Travelling, Painting, Posting

1. Rajmahal, 5 November 1928

2. Rajagriha, 9 January 1940

3. Sudamapuri or Porbandar, 1 November 1940

The postcards in this collection chronologically lay out Nandalal Bose’s artistic career, from 1918-19, when he was still based in Calcutta and was teaching at the Bichitra Club and Indian Society of Oriental Art at Jorasanko, through the years he built up the institution of Kala Bhavan at Santiniketan, from the 1920s to the 1940s. The selection of exhibits in this section allows us to map his travels across India and beyond, and track the visual records he keeps of places, through impressions of landscapes, people, animals and art motifs he puts out in these postcards.

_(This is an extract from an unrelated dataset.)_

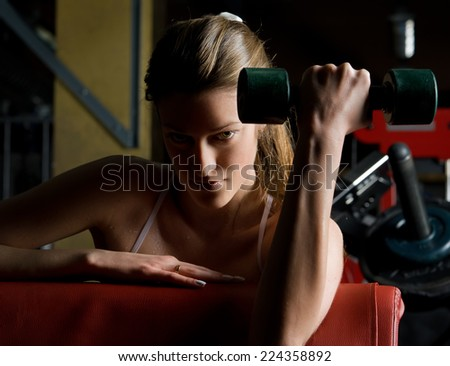 beautiful woman is doing exercises with dumbbells  in the sport club. - stock photo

These postcard sketches mark several locations of his travels, signposting some of his landmark art tours and art commissions of this period – the Bagh caves (1921); Haveli, Kharagpur (1923); Monghyr (1927); Kalimpong and Kurseong (1927-28); Rajmahal (1928); Colombo (1934); the Congress camp at Faizpur and Haripura, in Gujarat (1937-38); Vithalnagar and Baroda (1938-39), where Nandalal was working on a commissioned mural at Kirti Mandir, Baroda; Dwarika, Kathiawad and Porbandar (1940); Sasaram, Nalanda and Rajagriha (1941); the Taj Mahal, Agra (1941); the sea beach at Puri (1941); and the route to the Mayawati Ashram at Almora (1942).

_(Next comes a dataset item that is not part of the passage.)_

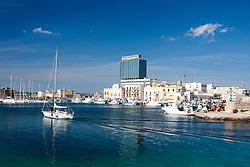 Una barca a vela rientra a pomeriggio inoltrato nel porto di Gallipoli (LE)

There are other postcards with only writing (now barely legible) and the occasional drawing embedded in the text, which talk of important travels of his career, as for instance, his China and Japan tour with Rabindranath Tagore of 1924. It is with these postcards that we see how Nandalal, like many other artists of his fold, made travelling and sketching a way of life and a way of knowing India, making this practice a prime source of their artistic inspiration.